Der Transfer überzeugt, mag immer das Mythische der Titelfigur dabei an geheimnisvoller Dimension und schillernder Vielfalt verlieren. Witzig choreografierte Fußballartistik während der in Argentinien ausgetragenen Weltmeisterschaft 1978 und – beklemmend – die Demonstrationen der Mütter der in den geheimen Kerkern des Videla-Regimes gefolterten, darbenden oder gar verschmachtenden politischen Gefangenen auf der Plaza de Mayo bilden Licht- und Schattenseite dieser Jahre ab. Der argentinische Weltmeisterschaftstriumph täuscht nicht über die Pietà der ihren von den Schergen des Diktators misshandelten Sohn in Armen haltenden Mutter hinweg.

Dominante Videos
Nur zu begreiflich daher, wenn sich María auf die Seite des Protests schlägt. Proletarierin, die sie ist, solidarisiert sie sich mit jenen Werktätigen, die in den Fabriken heimlich Transparente mit den Bildern der vom Unrechtsregime Verschleppten anfertigen. Kein Wunder, dass sie selbst im Verhörraum landet. Ob sie mit dem Leben davonkommt, bleibt ungewiss. Ob sie es ist oder eine wesens- und namensgleiche Nachfahrin, die den Sieg der Freiheit erlebt, um final für Frauenrechte auf die Straße zu gehen, nicht minder. Dem Werk bekommt solche Offenheit. Weniger freilich die in Köln erheblich reduzierte Plastizität der Operita.
Inflationäres Kino droht, was auf der Bühne vorgeht, von der Drei- in die Zweidimensionaliät zu verdrängen. Bedauerlich, denn Stefan Bischoffs Videos zünden ein Feuerwerk an wechselnd munter collagierten und ins Gemüt greifenden Einfällen. Wiederholt bleibt das Lachen im Hals stecken. Da saust ein Ford Falcon durch die Lüfte, jene unauffällige Limousine, in der viele Opfer Videlas verschleppt wurden, das Maskottchen der Fußball-Weltmeisterschaft 1978 will Gewaltherrschaft mit guter Laune übertünchen, abstrakte Muster gleichen Studiodekorationen für die historischen Fernsehauftritte Piazzollas.

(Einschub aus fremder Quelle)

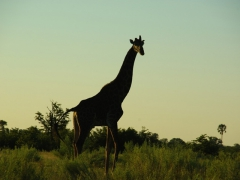 A giraffe checks us out as the sun sets; Okavango Delta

Beklemmend die immer wieder den gesamten Bühnenhintergrund einnehmenden aberhundert Porträtfotos der Inhaftierten und Verschollenen. Aufrüttelnd der Massenprotest wider das Regime. Die wenigen jeweils auf die Bühne transportierten Requisiten richten gegen solche Bilderflut nichts aus. Die eher filmische Wahrnehmung gilt selbst Sprechchor und Tanzensemble. Zwar temporeich und aktionsgeladen, lässt Rotembergs Choreografie für Letzteres das Zwingende und Existentielle des Tangos vermissen. Im Lauf der Aufführungsserie werden die Tanzenden an Sicherheit gewiss noch zulegen.
Stimmlich phänomenal
Musikalisch erwirbt die Kölner „María“ vor allem vokale Meriten. Stupend in Stimme und Spiel verkörpert Adriana Bastidas-Gamboa die Titelfigur. Volltönend und geheimnisvoll verschafft Bastidas-Gamboa dem Mythos, aus dem María erwächst, bis in den tagespolitischen Kampf hinein glutvoll-mezzosatte Geltung: womöglich eine Stadtheilige oder gar Göttin, mindestens aber eine Personifikation der Tango-Metropole, in die zahllose Marien samt ihrer Lebensgeschichten Eingang fanden. Bastidas-Gamboa verleiht solcher Einheit aus der Vielfalt vokal funkelnde Präsenz.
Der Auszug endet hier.